Oltretutto, non è affatto detto che i consiglieri togati (si ripete, in maggioranza in tutti e tre gli organismi), ove si trovassero a fronteggiare un’improbabile “falange armata” di laici compatti e allineati, si troverebbero soli ed esposti, perché c’è un altro attore possibile nello scenario: l’associazionismo.

Questo, una volta reciso il velenoso cordone ombelicale che oggi lo lega all’autogoverno, finendo per confondersi con esso, potrà finalmente rifiorire nella sua sede propria, e, dismesse le vesti del sindacato “giallo” che oggi lo ammantano, potrà finalmente porsi come argine di pur sempre possibili abusi, soprusi e tentativi di condizionamento.


CONCLUSIONE

A ben vedere, dietro questo errore di prospettiva si scorge il peccato originale confessato nell’incipit del discorso, cioè quello di aver sposato per principio una linea di contrasto alla riforma per poi adattare le argomentazioni alla decisione presa, anziché il contrario.

Lo si nota, ad esempio, dal fatto che non sia stato rilevato come l’Alta Corte disciplinare non si ponga “al di sopra” dei due CSM, ma di fianco ad essi, occupandosi specificamente di uno dei quei “quattro chiodi”.

Lungi dall’essere uno strumento nelle mani del governo, essa mitiga il rigore della separazione delle carriere, dal momento che giudici e pubblici ministeri risponderanno ad una comune giustizia disciplinare, a maggioranza togata (per 3/5) e con la partecipazione, fra i laici, di personalità nominate autonomamente dal Presidente della Repubblica (1/5), con maggiori garanzie di indipendenza rispetto a quelle di estrazione parlamentare (anch’esse presenti, ma per 1/5); e questo, per inciso, potrebbe anche essere un argine rispetto al paventato timore di una mutazione genetica del Pubblico Ministero da magistrato imparziale a “superpoliziotto”, al quale potrebbe contribuire anche l’associazionismo, che, libero da dinamiche di potere, avrebbe la strada spianata per tenere viva una cultura della giurisdizione comune ad entrambe le categorie di magistrati.

Ma soprattutto, lo si evince chiaramente dalla conclusione, che da questo punto di vista è significativa tanto quanto l’introduzione.

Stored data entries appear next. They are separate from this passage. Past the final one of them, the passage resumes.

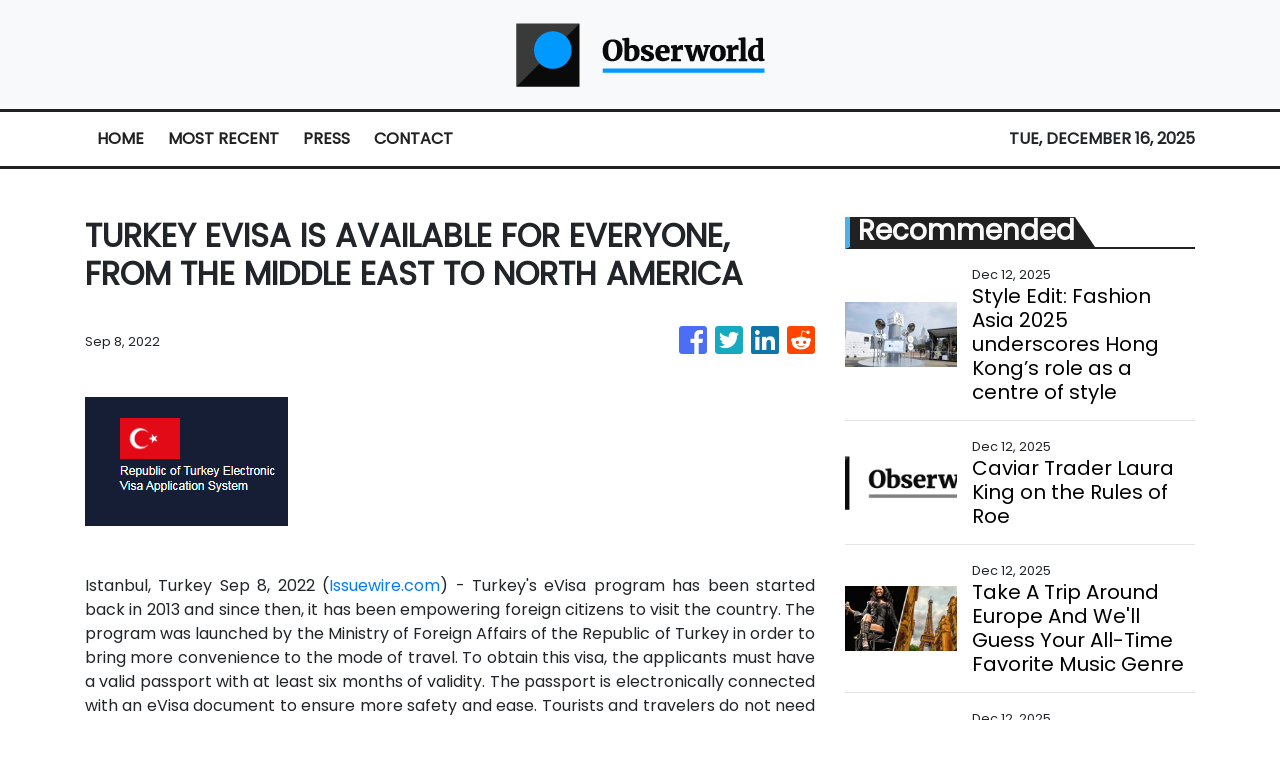

--- FILE ---
content_type: text/plain
request_url: https://www.google-analytics.com/j/collect?v=1&_v=j102&a=1598232806&t=pageview&_s=1&dl=https%3A%2F%2Fobserworld.com%2Fnews%2Fturkey-evisa-is-available-for-everyone-from-the-middle-east-to-north-america%2F401832&ul=en-us%40posix&sr=1280x720&vp=1280x720&_u=IEBAAEABAAAAACAAI~&jid=1857981791&gjid=533130588&cid=631091085.1765862324&tid=UA-93857607-12&_gid=166738145.1765862324&_r=1&_slc=1&z=356754180
body_size: -450
content:
2,cG-WG1Y3GJY5L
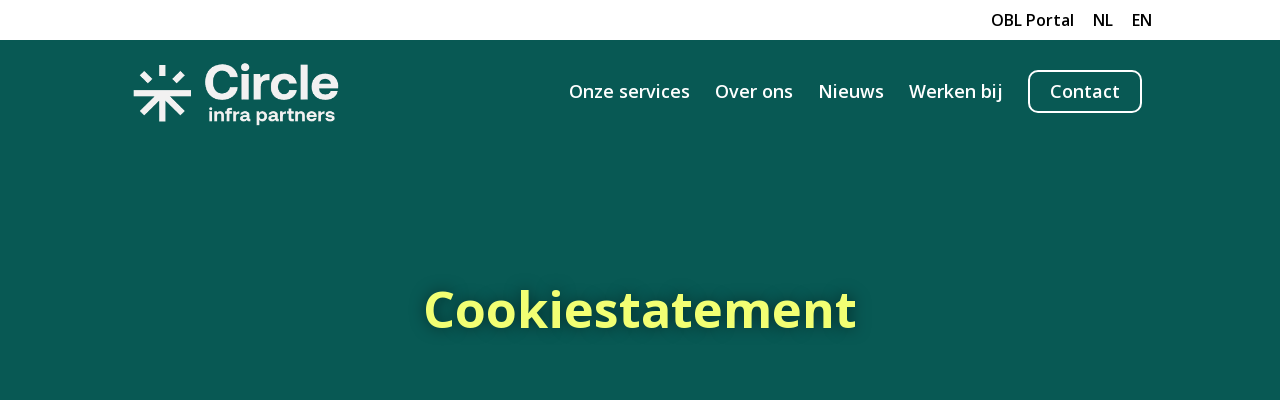

--- FILE ---
content_type: text/css
request_url: https://circleinfrapartners.nl/wp-content/et-cache/26/et-core-unified-26.min.css?ver=1767827401
body_size: 1011
content:
.et_header_style_left .et-fixed-header #et-top-navigation nav>ul>li>a{padding-bottom:40px}.et_header_style_left .et-fixed-header #et-top-navigation nav>ul>li>a{padding-bottom:40px}#main-header{box-shadow:none}@media (min-width:981px){#main-header.et-fixed-header{box-shadow:0 0 30px rgba(7,51,84,0.17)!important;-webkit-box-shadow:0 0 30px rgba(7,51,84,0.17)!important;-moz-box-shadow:0 0 30px rgba(7,51,84,0.17)!important}}.et_header_style_left .et-fixed-header #et-top-navigation nav>ul>li>a{padding-bottom:23px}#top-menu li{padding:0 10px!important}.et_header_style_left #et-top-navigation{padding-top:20px}.et_header_style_left .et-fixed-header #et-top-navigation{padding-top:10px}#top-menu a{transition:none}.jointoday_button a{color:#fff!important;line-height:9px;padding:15px 20px!important;border:2px solid #fff;border-radius:10px;-webkit-border-radius:10px;-moz-border-radius:10px;display:block;transition:all .5s ease;-webkit-transition:all .5s ease;-moz-transition:all .5s ease;max-width:200px;margin:auto}.jointoday_button a:hover{opacity:1!important;color:#0E4F51!important;background-color:#F2FF73;border-color:#F2FF73}.et-fixed-header #top-menu .jointoday_button a{color:#fff!important;background-color:rgb(124 124 124 / 0%);border:2px solid #fff}.et-fixed-header #top-menu .jointoday_button a:hover{color:#0E4F51!important;background-color:#F2FF73;border-color:#F2FF73}.et-fixed-header.et_highlight_nav #top-menu .jointoday_button a{background-color:#7c7c7c;border:2px solid #7c7c7c;animation:highlight-nav .8s ease;-webkit-animation:highlight-nav .8s ease}#main-header.et-fixed-header.et_highlight_nav #top-menu .jointoday_button a:hover{background-color:#7c7c7c;border:2px solid #7c7c7c}@media (max-width:980px){.et_mobile_menu li{text-align:center}.et_mobile_menu li a{border-bottom:none}.et_mobile_menu li a:hover{background-color:transparent}.jointoday_button a{border-bottom:2px solid #fff!important}}#top-menu li.current-menu-ancestor:after{content:url(/wp-content/uploads/2024/07/icon-after-2.svg)!important;position:absolute!important;left:0!important;right:0!important;bottom:0!important;top:23px!important;text-align:center!important}#top-menu li.current-menu-item:after{content:url(/wp-content/uploads/2024/07/icon-after-2.svg);position:absolute!important;left:0!important;right:0!important;bottom:0!important;top:23px!important;text-align:center!important}.nav li:hover:after{content:url(/wp-content/uploads/2024/07/icon-after-2.svg);position:absolute!important;left:0!important;right:0!important;bottom:0!important;top:23px!important;text-align:center!important}#top-menu li.current_page_item>a:after{content:url(/wp-content/uploads/2024/07/icon-after-2.svg)!important;position:absolute!important;left:0!important;right:0!important;bottom:0!important;top:23px!important;text-align:center!important}.nav li li:after,#top-menu .menu-item-has-children>a:first-child:after{content:none!important}#top-menu .menu-item-has-children>a:first-child{padding-right:0px}.jointoday_button a:after,.jointoday_button a:hover:after,.jointoday_button:hover:after{display:none!important}.menu-item-62 a:after,.menu-item-57 a:after,.menu-item-58:after,.menu-item-60 a:after,.menu-item-600 a:after{display:none!important}@media only screen and (min-width:981px){.et_header_style_left #et-top-navigation,.et_header_style_split #et-top-navigation{padding:30px 0 10px 0!important}.et_header_style_left .et-fixed-header #et-top-navigation,.et_header_style_split .et-fixed-header #et-top-navigation{padding:30px 0 10px 0!important}}#top-menu .menu-item-has-children>a:first-child:hover,#top-menu-nav>ul>li>a:hover,#top-menu li li a:hover{color:#F2FF73}#top-menu-nav>ul>li>a:hover,#top-menu li li a:hover{opacity:1;transition:none}#top-menu li:hover{color:#F2FF73}.et_mobile_menu li li{padding-left:0%}#main-header .et_mobile_menu li ul{padding-left:0px}.et_mobile_menu li a:hover,.nav ul li a:hover{background-color:rgb(0 0 0 / 0%)}.contact-blurb.et_pb_blurb_position_left .et_pb_blurb_container{padding-left:5px!important}.et-db #et-boc .et-l ul.et_pb_tabs_controls{background-color:#ffffff}.et-db #et-boc .et-l ul.et_pb_tabs_controls:after{border-top:1px solid #ffffff}.et-db #et-boc .et-l .et_pb_tabs_controls li{border-right:2px solid #085954}.et-db #et-boc .et-l h2{font-weight:700;line-height:1.4em}.et-db #et-boc .et-l h3{font-weight:700;line-height:1.4em}.inline-buttons .et_pb_button_module_wrapper{display:inline-block;margin-right:40px}@media only screen and (max-width:980px){#page-container{padding-top:77px}}.et_pb_blog_grid .et_pb_post,.et_pb_posts .et_pb_post{position:relative}.et_pb_blog_grid .et_pb_post .entry-title a:after,.et_pb_posts .et_pb_post .entry-title a:after{position:absolute;display:block;content:"";width:100%;height:100%;left:0;top:0}.et_pb_blog_grid .et_pb_post:hover,.et_pb_posts .et_pb_post:hover{cursor:pointer}#blog-menu li.current-menu-item:after{content:url(/wp-content/uploads/2024/09/icon-after-3.svg);position:absolute!important;left:0!important;right:0!important;bottom:0!important;top:23px!important;text-align:center!important;max-width:32px;margin:auto}.blog-menu li:hover:after{content:url(/wp-content/uploads/2024/09/icon-after-3.svg);position:absolute!important;left:0!important;right:0!important;bottom:0!important;top:23px!important;text-align:center!important;max-width:32px;margin:auto}.et_pb_post .more-link:after{content:"\3d";font-family:ETModules;vertical-align:middle;margin-left:10px}.et_pb_posts .et_pb_post .post-content .more-link,.et_pb_blog_grid .et_pb_post .post-content .more-link{display:inline-block;float:right;margin-top:30px;color:#0a5954;position:absolute;bottom:45px;right:35px}.et_blog_grid_equal_height .entry-featured-image-url{padding-top:66.66%}.et_blog_grid_equal_height .entry-featured-image-url img{position:absolute;height:100%;bottom:0;object-fit:cover}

Dopo aver dato per scontato, contrariamente ad ogni evidenza logica, che “di fatto il governo potrà di nuovo, come in uno stato autoritario, dare ordini ai magistrati e minacciarli di sanzioni”, si afferma infatti che “Naturalmente chi è favorevole alla riforma può benissimo dire - come infatti molti dicono - che va bene così, è proprio questo che vogliamo, uno stato moderno ed efficiente deve funzionare così”.

Si ricorre, cioè, all’espediente retorico della “fallacia dello straw man” (argomento fantoccio), una versione caricaturale della posizione contraria, più facile da attaccare: chi è favorevole alla riforma vuole sacrificare l’indipendenza della magistratura a favore dell’efficienza dell’azione del governo, chi è contrario sta difendendo i valori costituzionali.

Il tutto condito dal “solito” (non per il diretto interessato, ma nel dibattito politico in generale) richiamo al fascismo, buono per ogni utilizzo e per ogni proposta che non piace.

Si spera di aver offerto argomenti sufficienti per suggerire un capovolgimento della prospettiva.